Reporter: Dityasa H Forddanta | Editor: Yudho Winarto
KONTAN.CO.ID - JAKARTA. Ingin mandiri secara finansial sejak muda. Itulah alasan Alvin Gunawan, Flow & Data Analytics sekaligus pemilik Jarvis Asset Management, melakukan investasi.
Alvin sudah kenal investasi sejak kuliah. Kala itu, alumni Universitas Pelita Harapan angkatan 2006 ini ingin memiliki penghasilan sendiri. "Karena saya juga berasal dari keluarga sederhana," kisah dia kepada KONTAN.
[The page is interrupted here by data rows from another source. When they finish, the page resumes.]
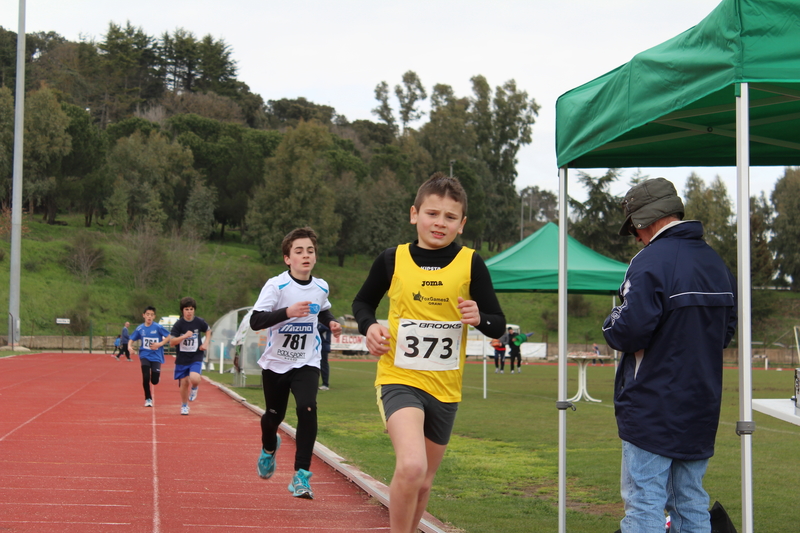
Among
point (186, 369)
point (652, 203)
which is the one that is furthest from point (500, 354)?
point (652, 203)

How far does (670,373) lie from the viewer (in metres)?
3.65

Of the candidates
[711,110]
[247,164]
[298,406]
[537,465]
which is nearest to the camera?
[711,110]

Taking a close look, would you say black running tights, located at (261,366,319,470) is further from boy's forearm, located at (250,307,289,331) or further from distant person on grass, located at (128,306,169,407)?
distant person on grass, located at (128,306,169,407)

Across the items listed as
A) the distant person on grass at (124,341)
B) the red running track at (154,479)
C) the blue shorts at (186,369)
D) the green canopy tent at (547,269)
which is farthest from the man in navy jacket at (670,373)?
the distant person on grass at (124,341)

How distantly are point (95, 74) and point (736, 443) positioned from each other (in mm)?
115570

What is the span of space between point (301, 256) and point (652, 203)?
3634 millimetres

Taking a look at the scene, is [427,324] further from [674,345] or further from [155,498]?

Suatu ketika, Alvin berselancar di internet mencari informasi bagaimana cara memiliki penghasilan sendiri sembari kuliah. Dari sini, Alvin menemukan instrumen saham yang paling menarik minatnya.
Pada saat yang bersamaan, di kuliahnya, Alvin mengambil jurusan yang berkaitan dengan pasar modal. Sejak saat itu, dia mencoba peruntungannya di bursa saham. "Dulu, modalnya masih kecil," kenang pria 31 tahun tersebut.
Semula, Alvin merasa senang. Sebab, ia selalu sukses meraih cuan. "Periode 2006-2007 masih mudah, beli saham apa saja masih untung," imbuh dia.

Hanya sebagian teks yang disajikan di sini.